Verfassungsentwurf erneut abgelehnt, zumindest hat die Rechte verloren

afiche simbolizando la constitución de 1980 que amarra la gente.
Die aktuelle Verfassung Chiles stammt aus der Diktatur und schreibt den Neoliberalismus fest. Foto: Leonel Yáñez Uribe, 2021

(23. Dezember 2023, nd/poonal) Vier Jahre nach Beginn der breiten Protestbewegung in Chile und der Forderung nach einer neuen Verfassung geht ein Zyklus zu Ende. 2022 hatte die chilenische Bevölkerung einen sozial, feministisch und ökologisch geprägten Verfassungsentwurf abgelehnt. Am 17. Dezember 2023 stimmte die Mehrheit der Chileninnen und Chilenen auch gegen einen zweiten Entwurf, der dieses Mal stramm rechts orientiert war. Lest hier das Interview mit dem Journalisten und Kommunikationswissenschaftler Leonel Yáñez Uribe aus Santiago de Chile.

Bei dem Referendum am vergangenen Sonntag hat die Mehrheit der Chilen*innen zum zweiten Mal einen Entwurf für eine neue Verfassung abgelehnt. Dieses Mal ging es um einen erzkonservativen Vorschlag, den ein Verfassungsrat mit einer rechten Mehrheit ausgearbeitet hatte. Wie waren die Ergebnisse und wie sind die zu interpretieren?

Mit dem neuen Verfassungsvorschlag wollte die Rechte die Ursprünge der Verfassung aus der Zeit der Diktatur Pinochets bekräftigen und nochmals verstärken. Genau dagegen haben nun etwa 56 Prozent gestimmt. 44 Prozent waren dafür. Nur in drei Regionen im Süden Chiles und in den drei reichsten Bezirken Santiagos hat die Mehrheit für den neuen Verfassungsentwurf gestimmt. In allen anderen Kommunen wurde er abgelehnt. Die Wahlbeteiligung lag bei 84 Prozent. Es war eine verpflichtende Abstimmung, so wie auch alle folgenden Wahlen verpflichtend sein werden.

Chile behält nun die alte Verfassung aus der Zeit der Diktatur (1973 bis 1990). Die Protestbewegung von 2019 wollte diese ablösen und durch eine demoktratischere ersetzen. Das ist nicht gelungen. Im Vorfeld des jetzigen Referendums haben Linke und soziale Bewegungen gegen die Annahme der neuen, noch rechteren Verfassung geworben. Ist es für die Linke ein Erfolg, dass der neue Vorschlag nun abgelehnt wurde?

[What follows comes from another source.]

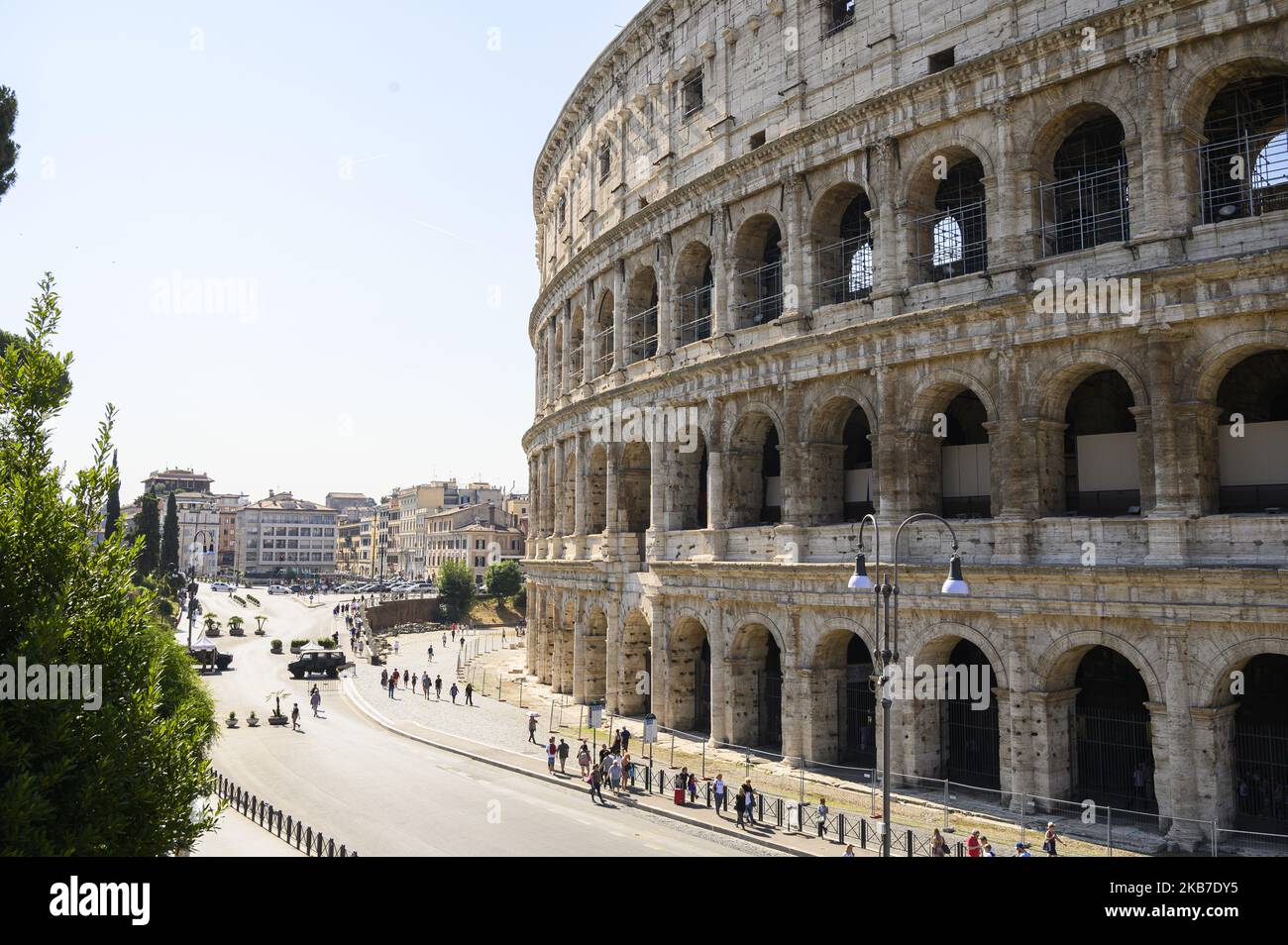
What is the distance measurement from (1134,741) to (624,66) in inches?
1127

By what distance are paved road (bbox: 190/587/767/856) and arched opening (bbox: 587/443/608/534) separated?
10958 millimetres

Niemand bezeichnet das Ergebnis als Erfolg. Der Vorsitzende der Kommunistischen Partei (PC) Lautaro Carmona und der Kongress-Abgeordnete des Frente Amplio Gonzalo Winter haben bei einer Diskussion übereinstimmend gesagt: “Wir sehen uns nicht als Gewinner. Sicher ist nur, dass die Rechte verloren hat.” – Denn diese hatte gedacht, sie würde deutlich gewinnen und Chile im Sinne der neoliberalen Doktrin Jaime Guzmáns [Jurist und Politiker, intellektueller Kopf der Verfassung von 1980] und des Pinochetismus neu begründen. Das hatte die Linke befürchtet, aber das ist nicht eingetreten.

Bis heute ist die aktuell gültige, 1980 verabschiedete Verfassung nicht demokratisch legitimiert. Aber sie war ab den 1990er Jahren einige Male reformiert worden. Wieweit gehen diese Reformen und warum wäre eine demokratischere Verfassung dennoch so wichtig?

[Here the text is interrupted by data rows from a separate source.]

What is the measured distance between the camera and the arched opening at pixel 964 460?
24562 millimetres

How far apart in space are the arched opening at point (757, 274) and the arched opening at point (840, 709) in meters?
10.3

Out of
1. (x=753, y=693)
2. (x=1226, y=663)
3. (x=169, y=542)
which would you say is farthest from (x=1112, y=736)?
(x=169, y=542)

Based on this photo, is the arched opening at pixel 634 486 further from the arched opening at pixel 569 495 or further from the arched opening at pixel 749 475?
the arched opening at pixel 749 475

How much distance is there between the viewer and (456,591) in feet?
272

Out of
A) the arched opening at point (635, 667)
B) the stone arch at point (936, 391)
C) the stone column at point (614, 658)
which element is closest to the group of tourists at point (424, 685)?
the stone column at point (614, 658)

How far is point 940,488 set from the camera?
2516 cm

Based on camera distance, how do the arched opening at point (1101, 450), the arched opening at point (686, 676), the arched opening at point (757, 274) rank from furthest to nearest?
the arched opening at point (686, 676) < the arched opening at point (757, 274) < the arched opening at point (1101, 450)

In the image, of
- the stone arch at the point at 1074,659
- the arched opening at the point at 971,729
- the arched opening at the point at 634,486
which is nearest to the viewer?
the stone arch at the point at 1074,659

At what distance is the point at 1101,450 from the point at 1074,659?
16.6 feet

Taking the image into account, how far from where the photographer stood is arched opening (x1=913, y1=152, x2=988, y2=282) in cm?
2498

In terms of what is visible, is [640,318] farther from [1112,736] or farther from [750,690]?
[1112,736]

Zentrale Elemente der von Jaime Guzmán beschriebenen Selbstdefinition Chiles gelten trotz der Reformen bis heute unverändert. Der Staat ist noch immer als “subsidiärer Staat” definiert [red. Anm.: Nachrangige Verantwortlichkeit des Staates und Vorherrschaft des Marktes und gesellschaftlicher Gruppen, die alles regeln sollen]. Jedes Mal wenn ein Gesetz oder eine Bestimmung dieses Prinzip infrage stellt, erklärt das Verfassungsgericht diese für nicht verfassungskonform. Daraus folgt, dass auch die Systeme der Daseinsvorsorge, also die Sozialsysteme, über den Markt geregelt werden. Zum Beispiel gilt immer noch, dass nur wer Geld hat, auch eine gute Gesundheitsversorgung oder andere Dienste in Anspruch nehmen kann. Außerdem sind Dienstleistungen und natürliche Ressourcen, sogar Strom und Wasser, bis heute privatisiert. Dieser Kern der 1980er Verfassung ist trotz einiger Reformen erhalten geblieben. Meiner Meinung nach richtet sich die Ablehnung in dem Referendum genau gegen diese ursprüngliche Vision des pinochetistischen Projekts, für das inzwischen Kast steht.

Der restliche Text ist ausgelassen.